Document extract:
# My Story of Recent DP



## anonymouse54321 (Jan 12, 2010)

a


----------



## sdsu (Jan 10, 2010)

Hmm those do sound like DP to me. The drugs definitly could be a contributing factor. The weed and psychadelics seem to be very prone to causing feelings of DP. Also I know when ever i smoke or do anything there is quite a long residual effect and it could be that the mushrooms are still effecting you and this could take a while to dissapate. Good call on quitting the weed and hopefully all drugs in general. Since I started having these feelings I realized how dangerous theses seemingly harmless substances can be to some people.


----------



## WANTTOBEBETTER (May 4, 2009)

I agree that it is more than random scary thoughts. It is a whole body feeling that affects all senses and mental states of mind.


----------



## Borisus (Nov 13, 2009)

Hey, thanks for intro.
Just wanted to make a note that the drugs do not cause the feeling. They just lower the bar for feeling them. The depersonalization is a natural part of being human, the disorder is when you cannot control it and it happens constantly or after anything that stresses you. There are a lot of articles on these forums to help you towards recovery. 
I'm also a victim of a shroom downfall. Mine happened after the 5th time I used shrooms and 50th time of smoking pot. Mixing the two lowered the bar by a great deal. If I just smoked pot, or just did the shrooms I would have been fine. But mixing them enhances their potency and it ended up lowering the bar completely.
I hope you find your answer here or in yourself and I suggest finding a doctor who has extensive knowledge about depersonalization disorder. They may be able to give you some calming techniques, or just watch over you and hear what you have to say. Many avoid doctors and prolong their recovery by experimenting with things that may harm them even further. 
Cheers


----------



## DarkT (Dec 27, 2009)

hello reversefungi. I like your example with the car. Sometimes I also feel that its funny and strange...lol. But it also work with people.

Excerpted records:
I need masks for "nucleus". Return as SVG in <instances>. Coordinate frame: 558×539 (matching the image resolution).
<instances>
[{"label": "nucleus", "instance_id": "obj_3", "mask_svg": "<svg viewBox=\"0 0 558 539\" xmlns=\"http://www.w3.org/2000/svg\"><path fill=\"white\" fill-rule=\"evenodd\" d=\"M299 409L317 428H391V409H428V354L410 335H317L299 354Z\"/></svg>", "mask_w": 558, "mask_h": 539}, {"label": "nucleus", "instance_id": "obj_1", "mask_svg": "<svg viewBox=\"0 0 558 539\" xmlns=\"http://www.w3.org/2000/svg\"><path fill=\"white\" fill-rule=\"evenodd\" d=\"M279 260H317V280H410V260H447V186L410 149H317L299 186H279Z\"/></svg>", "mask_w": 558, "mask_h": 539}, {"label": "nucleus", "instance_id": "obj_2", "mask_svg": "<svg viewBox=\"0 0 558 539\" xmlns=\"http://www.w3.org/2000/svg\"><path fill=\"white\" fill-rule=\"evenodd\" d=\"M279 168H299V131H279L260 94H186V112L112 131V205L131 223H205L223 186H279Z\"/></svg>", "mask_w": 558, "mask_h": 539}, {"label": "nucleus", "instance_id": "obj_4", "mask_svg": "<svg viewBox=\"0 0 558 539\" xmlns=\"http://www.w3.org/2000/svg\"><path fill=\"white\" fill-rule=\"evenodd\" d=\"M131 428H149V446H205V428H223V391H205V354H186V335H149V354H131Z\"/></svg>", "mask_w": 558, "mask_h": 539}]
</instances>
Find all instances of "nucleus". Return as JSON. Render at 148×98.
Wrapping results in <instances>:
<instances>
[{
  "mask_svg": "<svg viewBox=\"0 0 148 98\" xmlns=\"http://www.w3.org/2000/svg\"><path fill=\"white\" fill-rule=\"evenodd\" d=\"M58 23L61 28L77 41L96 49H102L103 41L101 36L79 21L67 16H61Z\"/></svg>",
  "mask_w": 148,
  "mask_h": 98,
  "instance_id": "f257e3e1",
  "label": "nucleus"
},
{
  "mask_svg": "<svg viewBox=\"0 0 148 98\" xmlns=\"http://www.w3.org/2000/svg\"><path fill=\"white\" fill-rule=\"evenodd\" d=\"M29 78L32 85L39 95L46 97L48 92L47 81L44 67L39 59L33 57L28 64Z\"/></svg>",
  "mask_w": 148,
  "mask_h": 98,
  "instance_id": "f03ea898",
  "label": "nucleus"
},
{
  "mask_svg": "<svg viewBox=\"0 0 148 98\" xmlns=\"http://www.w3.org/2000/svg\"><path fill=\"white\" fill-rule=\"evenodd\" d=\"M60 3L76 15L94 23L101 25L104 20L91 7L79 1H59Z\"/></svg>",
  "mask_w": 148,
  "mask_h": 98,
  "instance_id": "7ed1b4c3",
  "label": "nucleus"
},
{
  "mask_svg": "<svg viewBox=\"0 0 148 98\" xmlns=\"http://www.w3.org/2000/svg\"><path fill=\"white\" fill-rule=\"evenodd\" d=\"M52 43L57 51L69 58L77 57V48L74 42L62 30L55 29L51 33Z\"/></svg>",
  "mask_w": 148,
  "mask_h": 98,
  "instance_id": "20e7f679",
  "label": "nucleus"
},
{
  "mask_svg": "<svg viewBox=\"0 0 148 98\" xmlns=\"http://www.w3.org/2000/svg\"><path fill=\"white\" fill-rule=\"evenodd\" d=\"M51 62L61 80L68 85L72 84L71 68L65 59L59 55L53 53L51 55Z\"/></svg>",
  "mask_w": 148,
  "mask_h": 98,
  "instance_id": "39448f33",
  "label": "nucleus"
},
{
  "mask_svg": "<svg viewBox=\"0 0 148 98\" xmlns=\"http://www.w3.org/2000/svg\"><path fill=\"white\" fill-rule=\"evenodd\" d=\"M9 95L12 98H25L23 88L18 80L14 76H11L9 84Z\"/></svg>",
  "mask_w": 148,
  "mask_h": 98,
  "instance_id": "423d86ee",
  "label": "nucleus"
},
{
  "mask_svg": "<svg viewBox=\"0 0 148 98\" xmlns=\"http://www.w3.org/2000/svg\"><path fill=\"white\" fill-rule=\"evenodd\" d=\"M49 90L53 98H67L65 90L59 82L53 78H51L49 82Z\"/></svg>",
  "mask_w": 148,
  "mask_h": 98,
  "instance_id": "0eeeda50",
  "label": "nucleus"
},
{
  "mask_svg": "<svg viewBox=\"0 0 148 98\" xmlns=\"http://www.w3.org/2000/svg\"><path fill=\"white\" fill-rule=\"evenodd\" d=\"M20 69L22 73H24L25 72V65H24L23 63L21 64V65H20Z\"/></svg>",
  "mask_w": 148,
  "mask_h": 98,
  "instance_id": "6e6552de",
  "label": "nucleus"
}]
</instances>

Work instruction 1: In the forum thread about depersonalization, copy out everything from "## DarkT (Dec" down to "work with people.".
Work instruction 2: Extend the depersonalization forum thread, picking up right after its final sentence.

Output 1:
## DarkT (Dec 27, 2009)

hello reversefungi. I like your example with the car. Sometimes I also feel that its funny and strange...lol. But it also work with people.

Output 2:
----------



## man63 (Jan 26, 2010)

weird... im from ct aswell

I feel the exact same things as you, no depression, just that feeling of disconnection from all that is physical. I've just realized this a few days ago, and Im already starting to help myself get better... idk if that encourages you at all. Its a really bizarre feeling... almost unreal sometimes I have to ask myself "is this really happening?". What is this "ego death"?


----------



## Minerva8979 (Jan 30, 2010)

Hey reversefungi,
I'm new here as well and these symptoms began when I was 19 also (nov2009) though I just turned 20. I just had to reply to your post. 
I can definitely relate to these depersonalized feelings being caused/aggrivated by mind altering substances, even mild ones(in mild doses) like pot, mushrooms, alcohol and caffeine! I know what you mean about ego-death too. This can be an important spirtual milestone.. and perhaps these feelings can be spiritually significant?Do you feel that situation began the DPD? Either way, it really is incredible to have found this forum, and to read posts from people describing these same bizarre and distressful symptoms. I don't even know if I have DPD, but it sure seems like it :/
Btw,my sn in Minerva3571 if you ever get on aim, Im on every once in a while.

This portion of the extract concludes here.